Bu devrimin Masonluğun üzerinde pek büyük bir etkisi olduğu da söylenemez. Fakat gerçekleşmesinde payı olan ünlü kişilerin birçoğu masondur; bu yadsınamaz. Ancak bu kişilerin yaptıkları da “mason” oluşlarından kaynaklanmış değildir. Üstelik bunları “Masonluk” adına da yapmamışlardır. Büyük Fransız Devrimi'nin gerçekleşmesinde payı olan masonların bu eyleme girişmeleri, halklarının özgürlüğünü ve uluslarında insanca haklarını arayan birer hümanist ve gerçek yurtsever olmalarından ileri gelmiştir.
İngiltere’deki mason örgütünün dünya çapında bir egemen otorite oluşu nereden kaynaklanır?
İngiltere, Büyük Fransız Devrimi’nden pek etkilenmemiş olan ender Avrupa ülkelerindendir. O sıralarda bölünmüş durumda olan İngiliz masonluğu, 19. yüzyıl başlarında tepeden inme bir yöntemle kendi içindeki birliği sağlamış, “İngiltere Birleşik Büyük Locası” adını alan yeni bir büyük loca kurulmuştur.
Bundan sonraki yaklaşık yüz yıl boyunca İngiltere’nin dış politikası, Masonluk ile âdeta özdeş sayılarak yürütülmüştür. Böylece İngiltere Birleşik Büyük Locası, dünya çapında Masonluğa sahip çıkmıştır. Masonlukta oldukça geniş bir kitlesel güç oluşturan Amerika Birleşik Devletleri’ndeki localar da İngiltere Birleşik Büyük Locası’ndan yana çıkmıştır. Bu olguda, Spekülâtif Masonluğun tarihte ilk kez Londra’da örgütlenmiş olması da etkilidir.
Bununla birlikte, İngiltere Birleşik Büyük Locası’nın Masonluğa sahip çıkışını onaylamayan, dünya çapında kabul ettirmek için uğraştığı egemen otoritesini kabul etmeyen, Anglosakson Masonluğu ile uyuşmayıp bağımsızlığı ve liberalliği öngören, evrensel Masonluğun herhangi bir örgütün tekelinde olamayacağını savunanlar da çıkmıştır. Fakat bu mason örgütleri, gerek kitlesel nitelikleri (loca ve üye sayısı) gerekse örgütsel güç bakımından, azınlıkta kalmışlardır.

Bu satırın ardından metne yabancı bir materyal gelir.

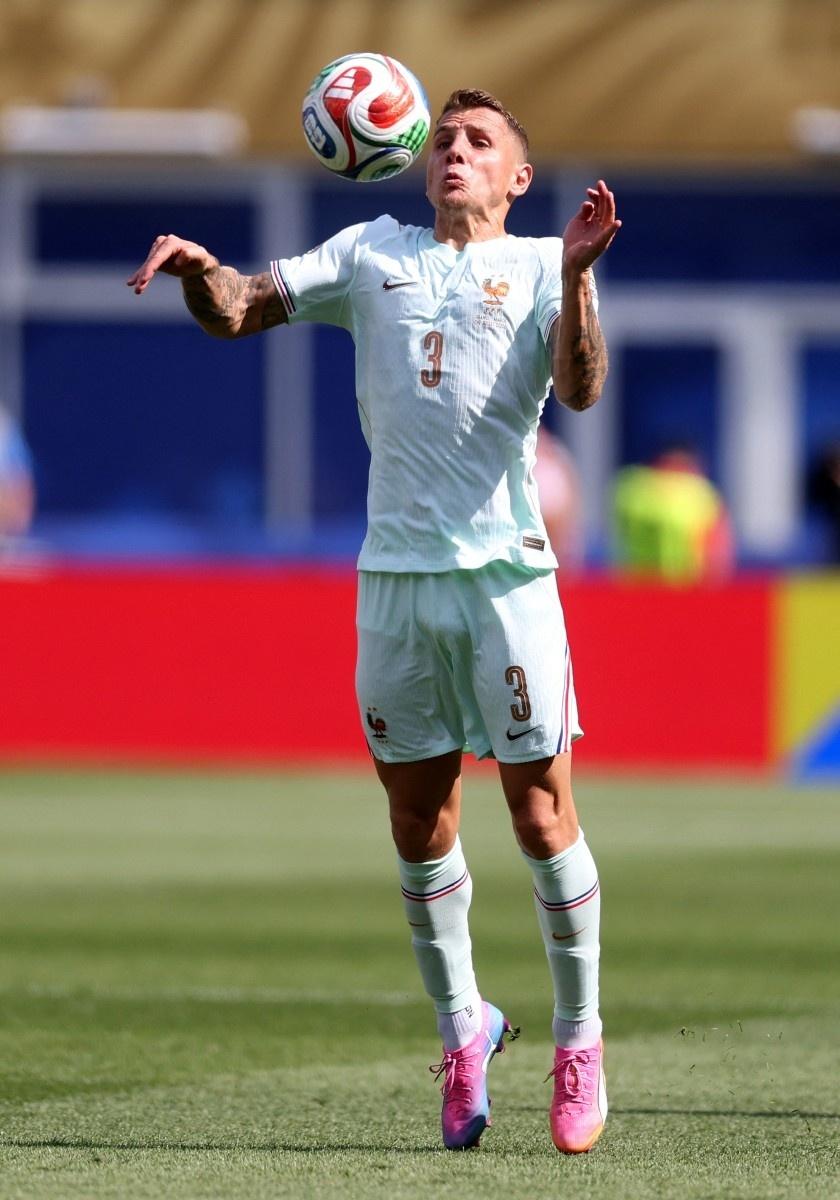 Lucas Digne, da França, em partida contra o Marrocos pelas quartas de final da Copa do Mundo - undefined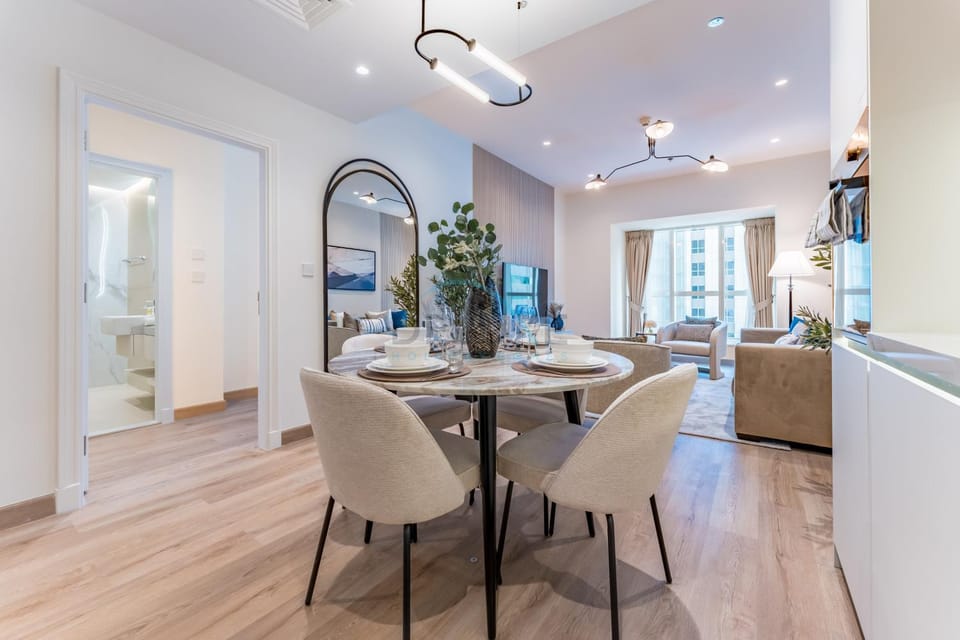 Living room, Seating area, Dining area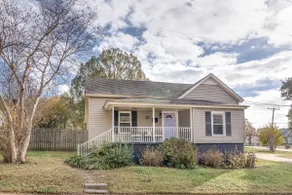 Charming Periwinkle Cottage: Close to Downtown - Image 4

Bu aşamada çok önemli sorular gelmesini beklemeliyiz. Bunlardan en önemlisi de Masonlukta kadınların yeri ve uluslar arası düzeydeki örgütlenmeler olsa gerek. Ancak şimdilik bu kadarla yetinelim ve sonrasını sonraya bırakalım. Zaten bence bu aşamada bile daha sorulması gereken bir dünya soru var. Onları da forum katılımcıları sorsun.